Brief |
Every entry in the data is to be written out exactly; no picture belongs in the copy.

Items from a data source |
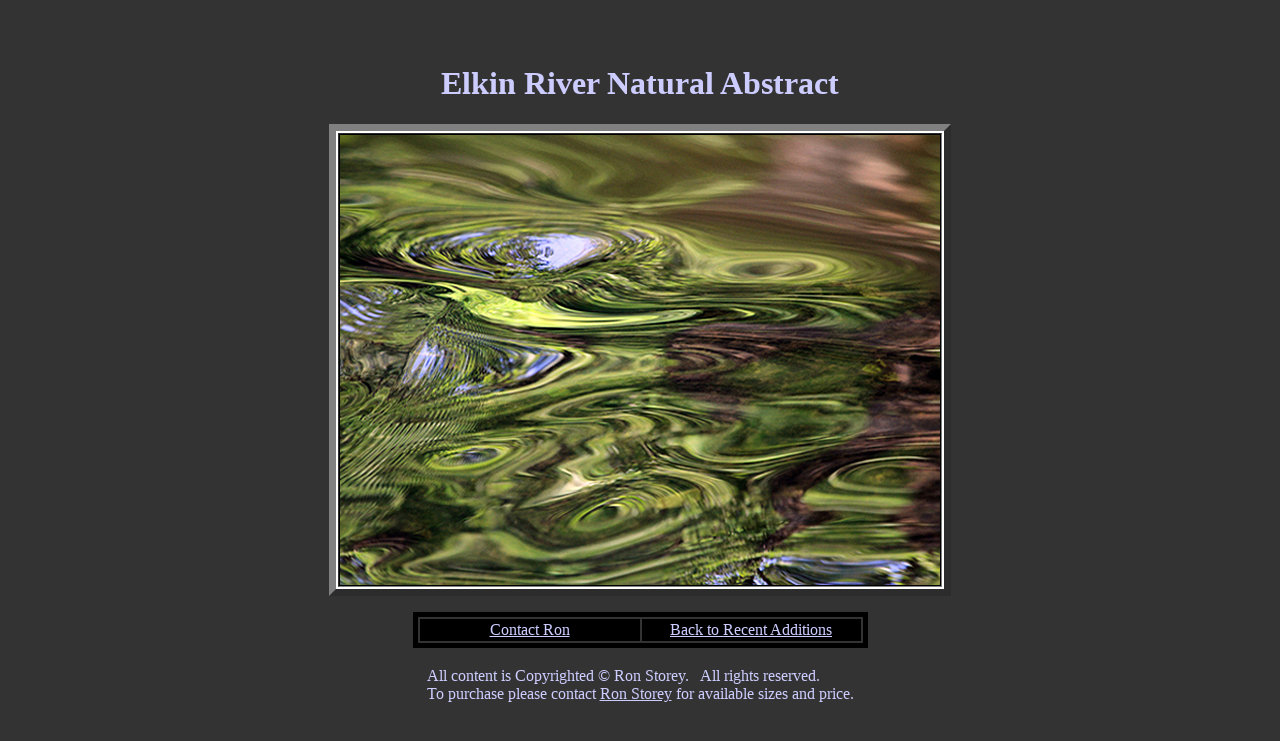

--- FILE ---
content_type: text/html
request_url: http://ronstorey.com/HTML/Recent/ElkinRiverAbstract.html
body_size: 561
content:
<HTML>
<HEAD>
<TITLE>Elkin River Natural Abstract</TITLE>
</HEAD>
<BODY BACKGROUND="" BGCOLOR="#333333" LINK="#000000" VLINK="#000000">

<BR><BR>

<CENTER><FONT COLOR="#CCCCFF"><H1><B>

Elkin River Natural Abstract

</FONT></H1>

<CENTER>

<Table border="7" bgcolor="FFFFFF">
 <TR border="5" bgcolor="000000">
    <TD><img src="../../Pictures/Landscapes/ElkinRiverAbstract.jpg" WIDTH=600 HEIGHT=450></TD>
 </TR>
</Table>

<P>
<Center>

<table Align=Center border="5" bordercolor="#000000" width="36%">
 <tr border="3" bordercolor="#999999">
     <TD BGCOLOR="#000000" width=50% valign=top align=center><A HREF=mailto:ronstorey@ronstorey.com><FONT COLOR="#CCCCFF">Contact Ron</a></td>
     <td BGCOLOR="#000000" width=50% valign=top align=center><A HREF=../Recent.html><FONT COLOR="#CCCCFF">Back to Recent Additions</a></FONT></TD>
  </TR>
</Table>

<P>

<Center>

<Table border-"0">
  <TR>
     <TD><FONT COLOR="#CCCCFF">All content is Copyrighted &#169; Ron Storey.&nbsp;&nbsp; All rights reserved.<BR> To purchase please contact <A HREF=mailto:ronstorey@ronstorey.com><FONT COLOR="#CCCCFF">Ron Storey</a> for available sizes and price.</FONT></TD>
  </TR>
</Table>

<br><br>

</BODY></HTML>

Output for this exercise |
--- FILE ---
content_type: text/html
request_url: http://ronstorey.com/HTML/Recent/ElkinRiverAbstract.html
body_size: 561
content:
<HTML>
<HEAD>
<TITLE>Elkin River Natural Abstract</TITLE>
</HEAD>
<BODY BACKGROUND="" BGCOLOR="#333333" LINK="#000000" VLINK="#000000">

<BR><BR>

<CENTER><FONT COLOR="#CCCCFF"><H1><B>

Elkin River Natural Abstract

</FONT></H1>

<CENTER>

<Table border="7" bgcolor="FFFFFF">
 <TR border="5" bgcolor="000000">
    <TD><img src="../../Pictures/Landscapes/ElkinRiverAbstract.jpg" WIDTH=600 HEIGHT=450></TD>
 </TR>
</Table>

<P>
<Center>

<table Align=Center border="5" bordercolor="#000000" width="36%">
 <tr border="3" bordercolor="#999999">
     <TD BGCOLOR="#000000" width=50% valign=top align=center><A HREF=mailto:ronstorey@ronstorey.com><FONT COLOR="#CCCCFF">Contact Ron</a></td>
     <td BGCOLOR="#000000" width=50% valign=top align=center><A HREF=../Recent.html><FONT COLOR="#CCCCFF">Back to Recent Additions</a></FONT></TD>
  </TR>
</Table>

<P>

<Center>

<Table border-"0">
  <TR>
     <TD><FONT COLOR="#CCCCFF">All content is Copyrighted &#169; Ron Storey.&nbsp;&nbsp; All rights reserved.<BR> To purchase please contact <A HREF=mailto:ronstorey@ronstorey.com><FONT COLOR="#CCCCFF">Ron Storey</a> for available sizes and price.</FONT></TD>
  </TR>
</Table>

<br><br>

</BODY></HTML>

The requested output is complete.